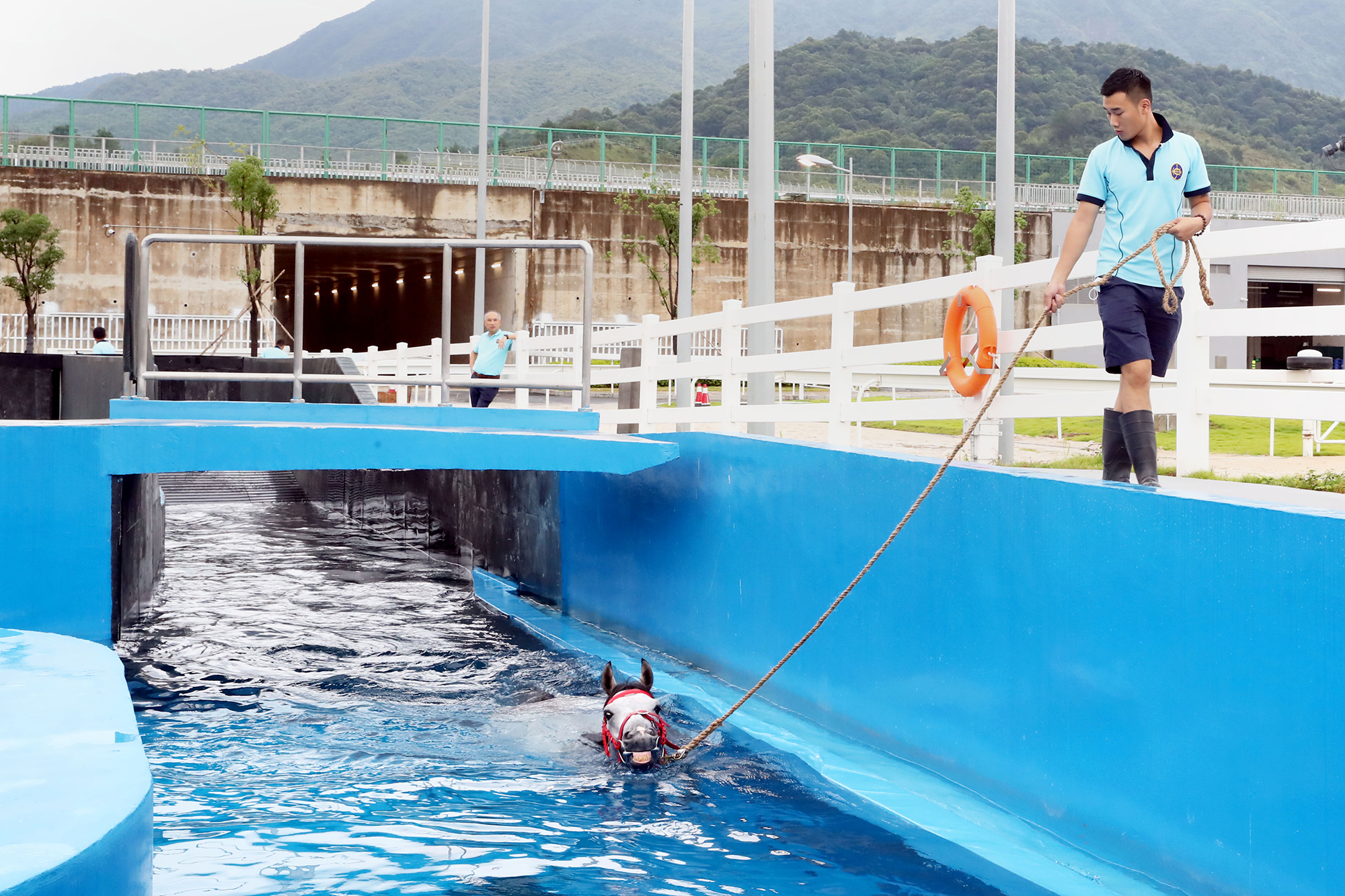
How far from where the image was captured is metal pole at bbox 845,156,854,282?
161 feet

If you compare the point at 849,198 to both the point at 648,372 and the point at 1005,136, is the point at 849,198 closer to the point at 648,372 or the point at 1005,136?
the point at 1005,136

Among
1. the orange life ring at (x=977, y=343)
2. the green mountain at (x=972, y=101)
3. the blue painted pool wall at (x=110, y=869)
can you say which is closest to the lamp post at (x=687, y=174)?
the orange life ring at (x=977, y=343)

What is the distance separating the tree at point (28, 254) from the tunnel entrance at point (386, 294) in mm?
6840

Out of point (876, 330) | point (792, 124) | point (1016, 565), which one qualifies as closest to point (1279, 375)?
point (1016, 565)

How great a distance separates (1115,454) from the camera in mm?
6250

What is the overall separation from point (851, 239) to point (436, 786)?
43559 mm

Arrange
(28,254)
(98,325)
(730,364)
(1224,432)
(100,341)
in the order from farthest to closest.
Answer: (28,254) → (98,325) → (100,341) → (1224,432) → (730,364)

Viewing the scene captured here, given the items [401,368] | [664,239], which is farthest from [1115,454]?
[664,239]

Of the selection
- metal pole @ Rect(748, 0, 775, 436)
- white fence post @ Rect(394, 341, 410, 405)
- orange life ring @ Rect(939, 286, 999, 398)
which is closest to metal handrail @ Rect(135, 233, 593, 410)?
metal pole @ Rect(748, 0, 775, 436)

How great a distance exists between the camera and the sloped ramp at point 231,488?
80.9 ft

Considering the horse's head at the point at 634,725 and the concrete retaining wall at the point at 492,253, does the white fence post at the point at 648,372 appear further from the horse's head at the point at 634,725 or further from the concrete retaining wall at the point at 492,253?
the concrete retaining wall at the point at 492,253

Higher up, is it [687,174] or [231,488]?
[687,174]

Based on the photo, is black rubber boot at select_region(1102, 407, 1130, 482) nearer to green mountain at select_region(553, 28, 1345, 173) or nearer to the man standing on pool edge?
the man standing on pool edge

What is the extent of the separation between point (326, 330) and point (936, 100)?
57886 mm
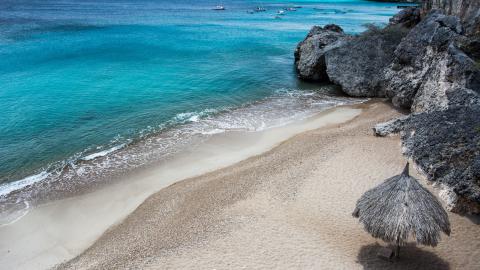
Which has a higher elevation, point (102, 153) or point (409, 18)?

==================================================

• REQUEST
Can you reproduce, word for word, the lines starting with the line that contains "Of the selection" and going on through the end of the records, leaving the pictures out?

• RESPONSE
Of the selection
- metal pole @ Rect(748, 0, 775, 436)
- white fence post @ Rect(394, 341, 410, 405)
- orange life ring @ Rect(939, 286, 999, 398)
which is closest to metal handrail @ Rect(135, 233, 593, 410)?
metal pole @ Rect(748, 0, 775, 436)

How great a distance exists between the camera and the sloped ramp at point 231,488?
80.9 ft

Considering the horse's head at the point at 634,725 and the concrete retaining wall at the point at 492,253, does the white fence post at the point at 648,372 appear further from the horse's head at the point at 634,725 or further from the concrete retaining wall at the point at 492,253?
the concrete retaining wall at the point at 492,253

Higher up, is it [687,174] or [231,488]?
[687,174]

Based on the photo, is black rubber boot at select_region(1102, 407, 1130, 482) nearer to green mountain at select_region(553, 28, 1345, 173) or nearer to the man standing on pool edge?
the man standing on pool edge

What is the extent of the separation between point (326, 330) and point (936, 100)?
57886 mm
Which has a higher elevation, point (102, 153) or point (409, 18)?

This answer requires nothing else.